View Full Version
Senin, 26 Jul 2021

Presiden Tunisia Kais Saied Lancarkan 'Kudeta', Tangguhkan Parlemen Dan Pecat Perdana Menteri

TUNIS, TUNISIA (voa-islam.com) - Presiden populis Tunisia Kais Saied hari Ahad (25/7/2021) mengumumkan penangguhan parlemen negara itu dan pemecatan Perdana Menteri Hichem Mechichi setelah sehari protes terhadap penanganan pemerintah terhadap krisis COVID-19 tetapi ketua parlemen Rached Ghannouchi mengatakan Presiden memanfaatkan acara tersebut untuk meluncurkan "kudeta".

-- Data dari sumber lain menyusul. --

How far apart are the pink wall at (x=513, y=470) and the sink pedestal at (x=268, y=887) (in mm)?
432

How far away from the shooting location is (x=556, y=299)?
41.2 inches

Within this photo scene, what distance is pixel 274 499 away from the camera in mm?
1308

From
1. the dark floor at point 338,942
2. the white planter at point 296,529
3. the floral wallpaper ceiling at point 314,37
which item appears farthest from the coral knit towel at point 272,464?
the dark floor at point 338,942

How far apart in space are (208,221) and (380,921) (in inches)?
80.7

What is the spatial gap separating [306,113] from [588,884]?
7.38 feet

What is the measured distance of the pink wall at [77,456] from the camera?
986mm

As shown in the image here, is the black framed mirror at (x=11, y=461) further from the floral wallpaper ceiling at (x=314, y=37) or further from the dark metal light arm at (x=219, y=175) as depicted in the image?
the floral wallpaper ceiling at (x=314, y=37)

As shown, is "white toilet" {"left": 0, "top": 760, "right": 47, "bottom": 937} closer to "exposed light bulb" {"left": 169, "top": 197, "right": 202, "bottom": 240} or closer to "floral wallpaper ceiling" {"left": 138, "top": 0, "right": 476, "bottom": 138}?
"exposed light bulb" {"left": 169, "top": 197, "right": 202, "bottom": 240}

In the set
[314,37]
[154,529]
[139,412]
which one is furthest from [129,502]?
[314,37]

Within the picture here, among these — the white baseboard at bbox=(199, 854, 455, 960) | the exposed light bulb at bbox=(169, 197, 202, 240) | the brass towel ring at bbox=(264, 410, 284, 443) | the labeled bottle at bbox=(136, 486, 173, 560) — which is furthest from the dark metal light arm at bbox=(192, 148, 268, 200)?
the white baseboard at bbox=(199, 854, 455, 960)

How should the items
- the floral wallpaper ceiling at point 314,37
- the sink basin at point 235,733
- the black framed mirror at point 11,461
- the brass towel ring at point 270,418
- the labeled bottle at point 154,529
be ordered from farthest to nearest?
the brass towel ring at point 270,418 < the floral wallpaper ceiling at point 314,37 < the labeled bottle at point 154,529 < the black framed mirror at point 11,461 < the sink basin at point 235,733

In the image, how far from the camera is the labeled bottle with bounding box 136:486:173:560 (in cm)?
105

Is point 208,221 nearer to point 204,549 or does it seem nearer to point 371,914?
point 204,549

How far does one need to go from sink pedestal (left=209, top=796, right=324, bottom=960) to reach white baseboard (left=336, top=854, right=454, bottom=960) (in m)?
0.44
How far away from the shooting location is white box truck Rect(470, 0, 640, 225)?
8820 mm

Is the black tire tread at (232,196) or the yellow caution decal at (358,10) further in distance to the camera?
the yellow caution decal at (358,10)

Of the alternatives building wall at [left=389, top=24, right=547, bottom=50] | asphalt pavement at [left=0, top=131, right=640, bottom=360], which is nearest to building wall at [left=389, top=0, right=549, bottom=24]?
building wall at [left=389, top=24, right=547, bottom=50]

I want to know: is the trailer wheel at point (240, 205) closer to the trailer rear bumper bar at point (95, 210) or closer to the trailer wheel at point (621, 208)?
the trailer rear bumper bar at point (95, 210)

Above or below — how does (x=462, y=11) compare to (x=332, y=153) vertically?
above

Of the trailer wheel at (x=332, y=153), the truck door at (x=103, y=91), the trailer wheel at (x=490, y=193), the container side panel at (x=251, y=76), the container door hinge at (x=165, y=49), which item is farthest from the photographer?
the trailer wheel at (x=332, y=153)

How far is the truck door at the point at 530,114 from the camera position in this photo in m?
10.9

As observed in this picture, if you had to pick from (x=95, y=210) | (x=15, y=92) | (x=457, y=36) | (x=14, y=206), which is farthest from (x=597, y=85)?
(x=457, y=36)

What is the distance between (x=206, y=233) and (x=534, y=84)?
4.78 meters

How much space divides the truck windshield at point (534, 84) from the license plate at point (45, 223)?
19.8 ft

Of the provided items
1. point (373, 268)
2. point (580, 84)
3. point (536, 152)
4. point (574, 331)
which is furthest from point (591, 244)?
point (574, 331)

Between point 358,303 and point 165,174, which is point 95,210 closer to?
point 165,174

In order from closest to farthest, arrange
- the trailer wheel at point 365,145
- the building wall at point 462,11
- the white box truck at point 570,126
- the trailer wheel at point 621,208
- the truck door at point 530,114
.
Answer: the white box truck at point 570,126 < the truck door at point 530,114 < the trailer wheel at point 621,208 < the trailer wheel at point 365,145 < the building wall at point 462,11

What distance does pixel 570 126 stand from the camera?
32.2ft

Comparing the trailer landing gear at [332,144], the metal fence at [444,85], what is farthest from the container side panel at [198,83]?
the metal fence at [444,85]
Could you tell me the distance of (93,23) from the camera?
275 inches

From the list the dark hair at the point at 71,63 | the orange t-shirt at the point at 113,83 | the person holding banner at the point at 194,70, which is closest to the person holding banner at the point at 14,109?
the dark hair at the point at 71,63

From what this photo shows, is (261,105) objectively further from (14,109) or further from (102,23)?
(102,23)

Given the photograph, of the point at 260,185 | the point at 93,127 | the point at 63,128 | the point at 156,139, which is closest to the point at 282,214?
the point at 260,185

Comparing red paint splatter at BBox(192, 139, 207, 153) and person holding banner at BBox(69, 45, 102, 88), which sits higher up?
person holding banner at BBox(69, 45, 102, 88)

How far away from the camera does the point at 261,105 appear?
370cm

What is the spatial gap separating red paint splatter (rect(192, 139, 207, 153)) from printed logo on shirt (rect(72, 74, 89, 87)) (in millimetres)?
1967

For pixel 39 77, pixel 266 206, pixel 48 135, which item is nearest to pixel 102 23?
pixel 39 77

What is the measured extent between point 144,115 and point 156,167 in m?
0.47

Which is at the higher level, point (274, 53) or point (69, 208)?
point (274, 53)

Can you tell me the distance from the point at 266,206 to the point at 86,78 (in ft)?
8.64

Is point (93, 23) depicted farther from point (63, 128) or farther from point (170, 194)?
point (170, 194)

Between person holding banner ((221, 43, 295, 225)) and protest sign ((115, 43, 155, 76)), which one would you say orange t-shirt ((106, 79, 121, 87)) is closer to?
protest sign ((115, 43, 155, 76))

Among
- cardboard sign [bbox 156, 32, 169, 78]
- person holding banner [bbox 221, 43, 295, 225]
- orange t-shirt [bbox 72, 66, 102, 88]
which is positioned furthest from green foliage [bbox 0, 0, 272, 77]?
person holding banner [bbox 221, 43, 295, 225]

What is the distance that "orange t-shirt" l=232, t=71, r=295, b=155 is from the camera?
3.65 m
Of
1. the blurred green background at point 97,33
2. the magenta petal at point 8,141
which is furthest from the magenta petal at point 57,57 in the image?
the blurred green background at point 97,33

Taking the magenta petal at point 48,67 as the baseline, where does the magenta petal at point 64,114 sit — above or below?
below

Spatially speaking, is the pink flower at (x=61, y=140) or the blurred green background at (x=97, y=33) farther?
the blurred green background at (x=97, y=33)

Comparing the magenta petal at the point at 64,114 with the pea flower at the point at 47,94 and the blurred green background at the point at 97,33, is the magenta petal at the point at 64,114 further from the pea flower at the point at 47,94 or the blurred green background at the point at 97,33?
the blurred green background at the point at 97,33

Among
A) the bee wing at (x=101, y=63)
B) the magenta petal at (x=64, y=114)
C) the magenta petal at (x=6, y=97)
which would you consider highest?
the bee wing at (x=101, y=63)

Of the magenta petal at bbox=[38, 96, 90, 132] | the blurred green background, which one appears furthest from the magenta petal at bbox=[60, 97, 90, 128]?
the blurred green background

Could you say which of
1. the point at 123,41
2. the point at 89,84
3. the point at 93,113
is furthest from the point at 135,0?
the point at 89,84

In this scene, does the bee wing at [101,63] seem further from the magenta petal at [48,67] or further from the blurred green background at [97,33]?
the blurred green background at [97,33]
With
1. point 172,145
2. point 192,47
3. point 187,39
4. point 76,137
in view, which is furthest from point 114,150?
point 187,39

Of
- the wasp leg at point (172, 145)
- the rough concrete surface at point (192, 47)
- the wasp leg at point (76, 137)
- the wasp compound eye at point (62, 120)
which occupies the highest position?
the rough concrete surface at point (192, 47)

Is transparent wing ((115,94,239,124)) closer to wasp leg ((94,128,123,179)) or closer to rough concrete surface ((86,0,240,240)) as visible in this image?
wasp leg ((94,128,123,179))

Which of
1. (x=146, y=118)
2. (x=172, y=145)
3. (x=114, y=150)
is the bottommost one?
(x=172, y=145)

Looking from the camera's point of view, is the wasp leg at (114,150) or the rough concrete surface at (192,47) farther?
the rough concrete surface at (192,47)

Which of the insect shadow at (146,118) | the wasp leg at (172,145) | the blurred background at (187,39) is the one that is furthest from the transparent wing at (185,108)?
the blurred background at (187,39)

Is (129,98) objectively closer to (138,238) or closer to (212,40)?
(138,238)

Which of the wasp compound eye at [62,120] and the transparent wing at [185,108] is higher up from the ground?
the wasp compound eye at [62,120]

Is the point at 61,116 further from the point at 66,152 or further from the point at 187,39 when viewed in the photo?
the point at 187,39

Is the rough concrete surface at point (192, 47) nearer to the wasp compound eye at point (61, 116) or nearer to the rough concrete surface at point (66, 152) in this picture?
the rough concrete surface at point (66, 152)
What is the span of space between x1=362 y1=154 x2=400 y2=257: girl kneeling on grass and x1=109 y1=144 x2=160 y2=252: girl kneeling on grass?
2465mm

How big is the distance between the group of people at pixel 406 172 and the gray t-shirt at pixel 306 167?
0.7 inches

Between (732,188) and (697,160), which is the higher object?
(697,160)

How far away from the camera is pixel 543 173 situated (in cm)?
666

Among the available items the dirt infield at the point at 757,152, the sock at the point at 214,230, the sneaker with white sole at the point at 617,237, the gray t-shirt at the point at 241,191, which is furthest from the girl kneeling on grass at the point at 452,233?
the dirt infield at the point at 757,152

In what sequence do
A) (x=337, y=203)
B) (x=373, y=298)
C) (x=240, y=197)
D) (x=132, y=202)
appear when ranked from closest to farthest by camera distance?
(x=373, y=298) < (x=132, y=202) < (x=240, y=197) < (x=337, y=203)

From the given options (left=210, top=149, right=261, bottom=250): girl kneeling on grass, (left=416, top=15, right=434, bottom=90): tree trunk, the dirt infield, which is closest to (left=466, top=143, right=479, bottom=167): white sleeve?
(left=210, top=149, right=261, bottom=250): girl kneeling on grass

Saied mengumumkan langkah tersebut setelah pertemuan darurat di istananya setelah ribuan warga Tunisia berbaris di beberapa kota memprotes tentang kegagalan pemerintah di negara Afrika Utara dan melumpuhkan tingkat virus Corona.

"Konstitusi tidak mengizinkan pembubaran parlemen, tetapi mengizinkan pekerjaannya ditangguhkan," kata presiden, mengutip Pasal 80 yang mengizinkan tindakan seperti itu jika terjadi "bahaya yang akan segera terjadi".

Saied mengatakan dia akan mengambil alih kekuasaan eksekutif "dengan bantuan" pemerintahan yang dipimpin oleh seorang kepala baru yang ditunjuk oleh presiden sendiri.

Dia juga mengatakan bahwa kekebalan akan dicabut untuk deputi parlemen.

Namun dalam pernyataan kepada Al-Araby al-Jadeed, edisi bahasa Arab kami, pemimpin Ennahda dan penasihat politik Ghannoushi Riad al-Shu'aibi mengatakan "apa yang terjadi adalah kudeta terhadap konstitusi dan lembaga negara, merebut kekuasaan yang tidak diberikan konstitusi kepada (Presiden Kais) Saeid, termasuk menangguhkan parlemen dan mencabut kekebalan dari anggota parlemen", menambahkan bahwa asumsi kekuasaan eksekutif yang luas "mengingatkan kita pada perebutan kekuasaan oleh kediktatoran setelah kudeta".

“Tampaknya apa yang terjadi hari ini, termasuk penyerangan (oleh pengunjuk rasa) di kantor Ennahda direncanakan, untuk menciptakan keresahan untuk membenarkan keputusan yang diambil oleh presiden”, tambahnya.

Ennahda, lanjutnya, menolak semua tindakan ini dan menyerukan semua kekuatan yang menentang mereka untuk membuat diri mereka didengar, dan meminta perdana menteri untuk terus melaksanakan tugasnya, mengawasi institusi, dan mematuhi konstitusi.

Meskipun satu dekade berlalu sejak revolusi 2011 yang menggulingkan diktator Zine El Abidine Ben Ali, Tunisia tetap rentan terhadap gejolak politik kronis yang telah menghalangi upaya untuk menghidupkan kembali layanan publik yang runtuh.

Kelas politik negara yang terpecah-pecah tidak mampu membentuk pemerintahan yang efektif dan langgeng.

Sejak Saied terpilih sebagai presiden pada 2019, ia terlibat dalam pertikaian dengan Mechichi dan ketua parlemen Rached Ghannouchi.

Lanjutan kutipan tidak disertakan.